The revelations of fraud, chicanery and excessive capitalisation that have been made in the courts and elsewhere, have undeceived even the dullest and most credulous believers in the schemes and schemers that took the country by storm in the days of Wall Street's wild and pyrotechnical speculation. Out of evil cometh good, and this change from blind credulity and inordinate inflation to discriminating distrust and severe contraction has exerted a wholesome effect in paving the way to a sounder, safer and generally better state of things both in and out of Wall Street.

 

A wealthy man, of course, can afford high-sounding sentiments. But Clews had some personal experience of the "wholesome effects" he foresaw: his reputation as the Sage of Wall Street derived partly from his having bounced back after personal ruin in the Credit Mobilier scandal of 1873. And surely part of the disbelief and dread accompanying the current sub-prime crisis has been the sheer unfamiliarity of a general broad-based bear market, from which no asset class appears immune.
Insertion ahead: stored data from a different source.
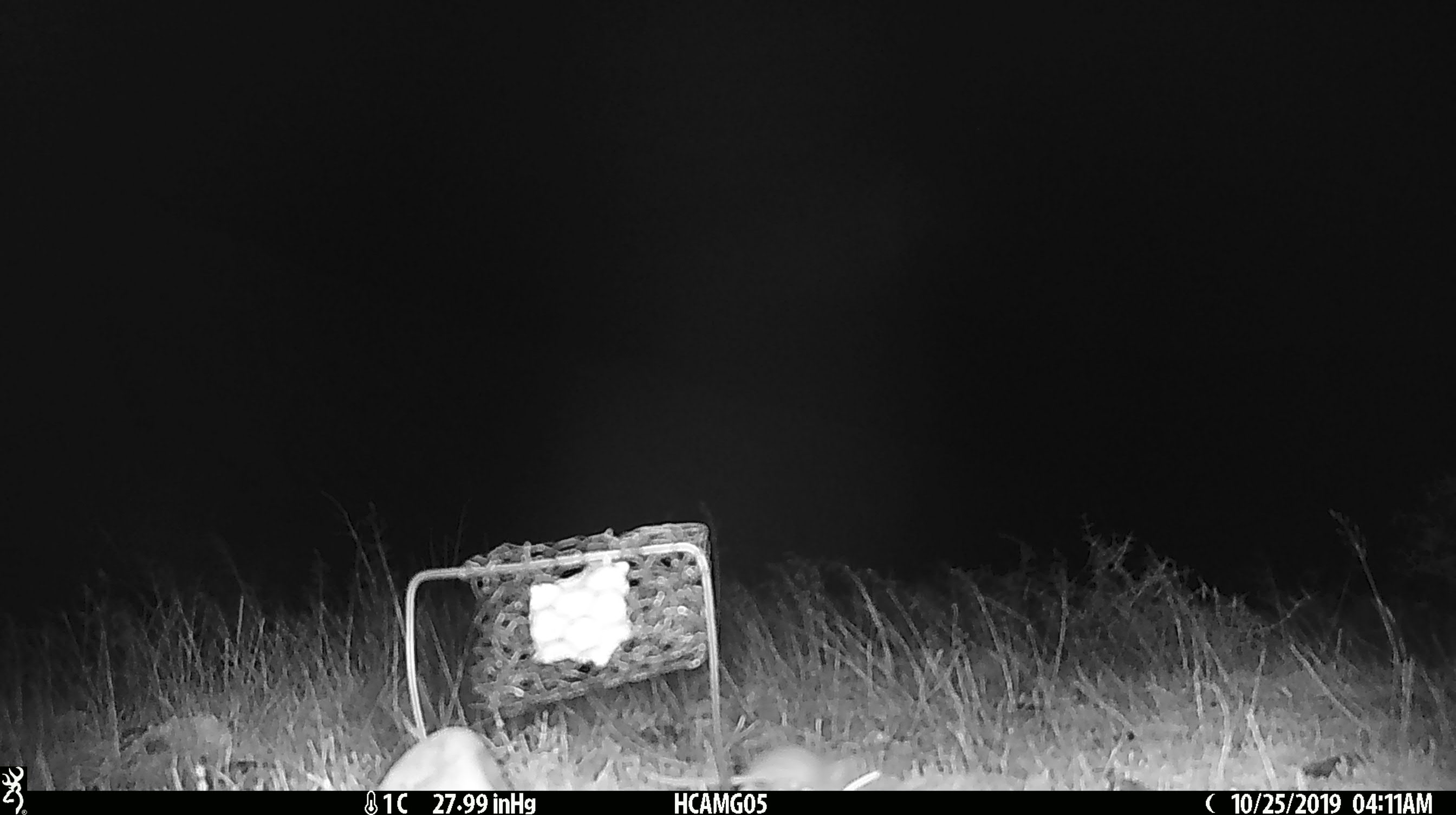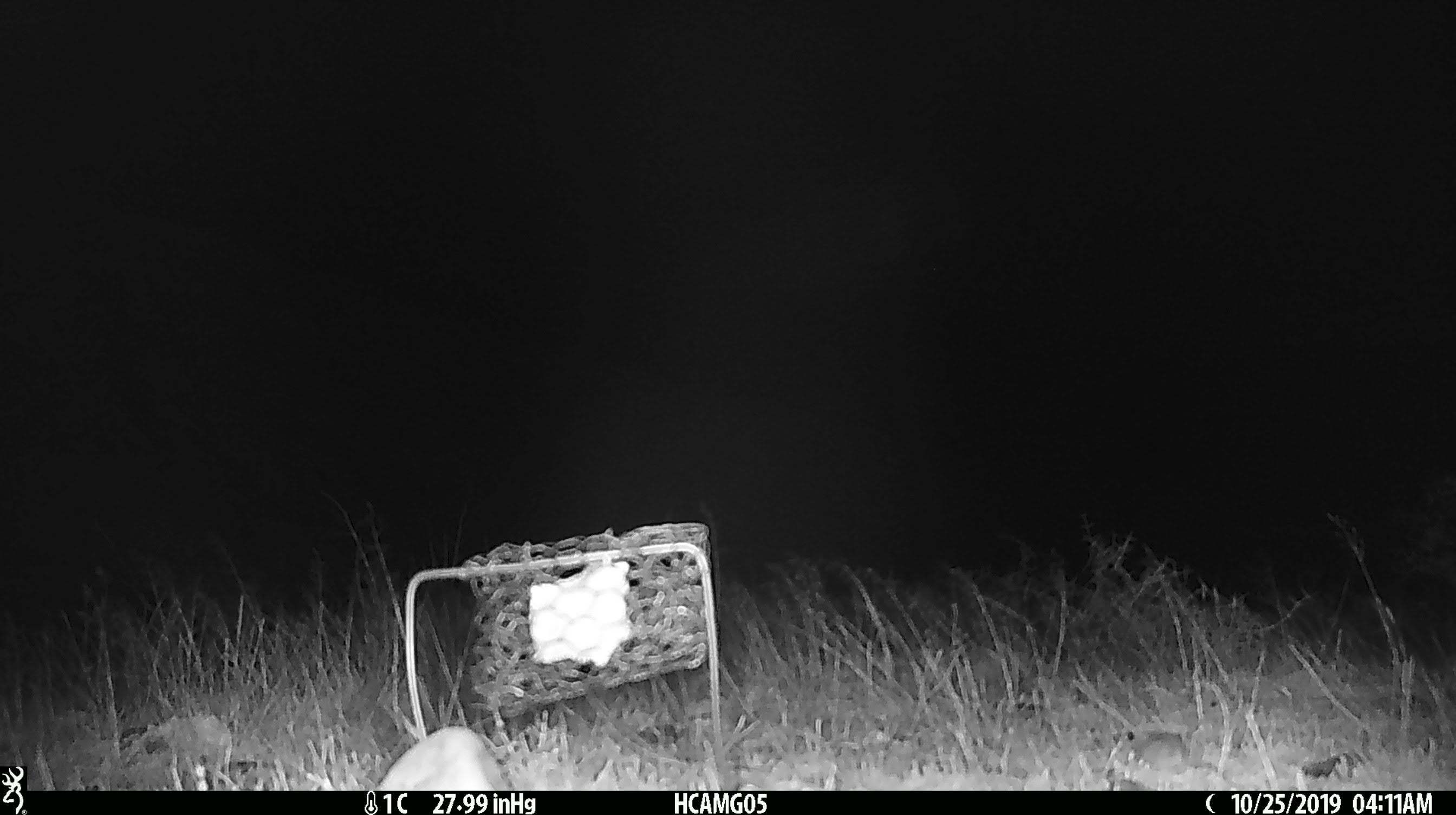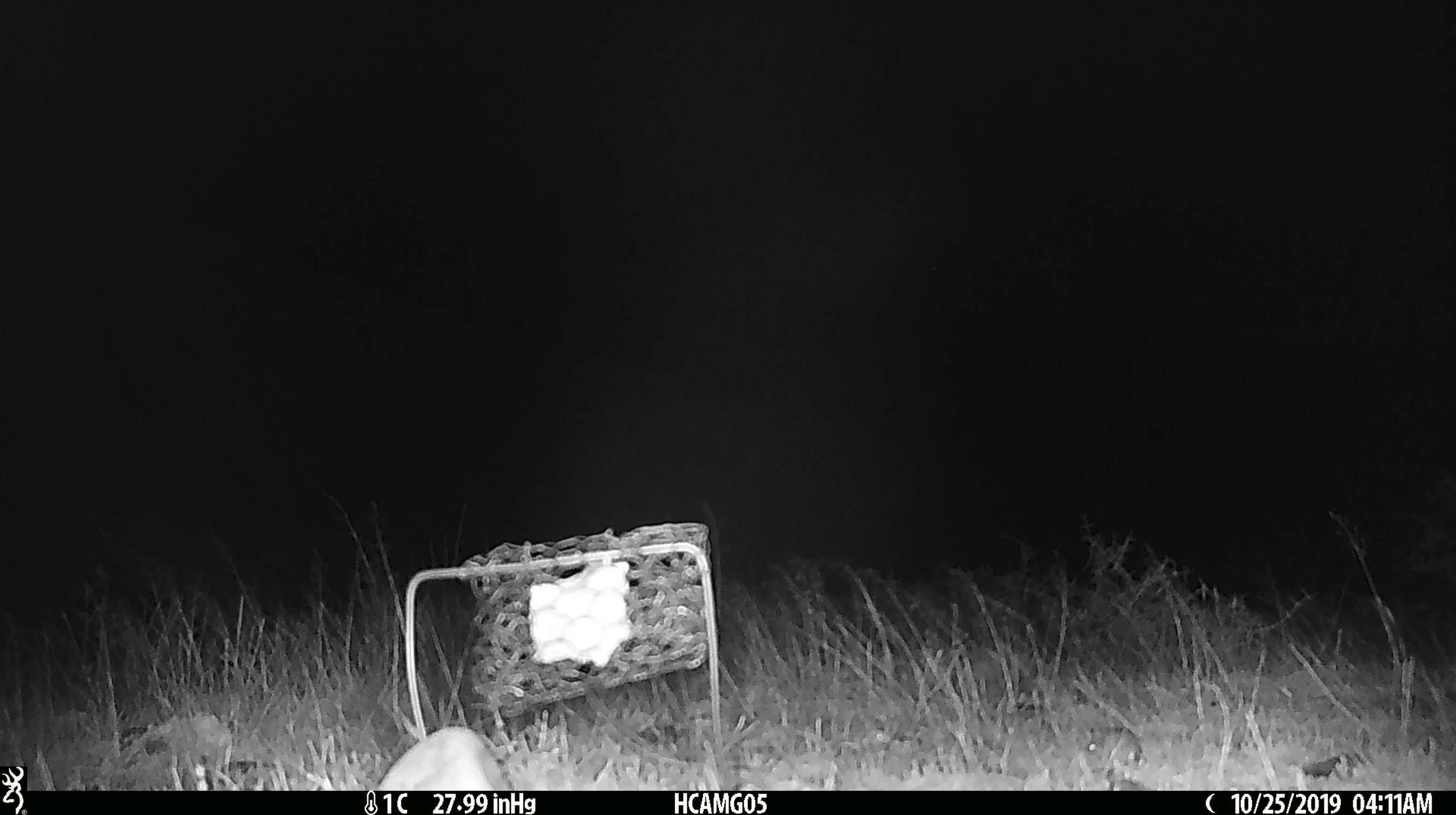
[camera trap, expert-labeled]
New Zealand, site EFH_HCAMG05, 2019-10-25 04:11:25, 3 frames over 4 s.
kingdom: Animalia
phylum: Chordata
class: Mammalia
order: Rodentia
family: Muridae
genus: Mus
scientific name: Mus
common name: mouse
Mouse (Mus).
The inauguration of the modern gilded age is usually dated, inauspiciously, to a Friday the thirteenth, in August 1982, when the US Federal Reserve cut short-term interest rates by 0.5%. The Dow Jones Industrial Average had closed the previous evening at 776.92; in October last year, it peaked at 14,163.53. There have been shocks between times: endogenous, like Black Monday, in October 1987, and the puncturing of the Internet Bubble, in April 2000; and exogenous, like the first Gulf War and September 11. But to have tangible experience of a certifiable financial crisis, you need to have been a market professional for more than a quarter-century - and how many of those are there in the neophilial securities industry?

The foreboding was evinced by the first and most pointless response to September's turmoil: the sudden draconian restrictions on short selling; that is, investing in such a way as to profit from the market falling. It was as though pessimism itself could be forbidden, or at least that it should not be permitted to lead on to profit. A generally rising equity market has become so integral to the backdrop of capitalism that a long-term dislocation seems to imperil the whole project; to bet against it bordered on the treasonable.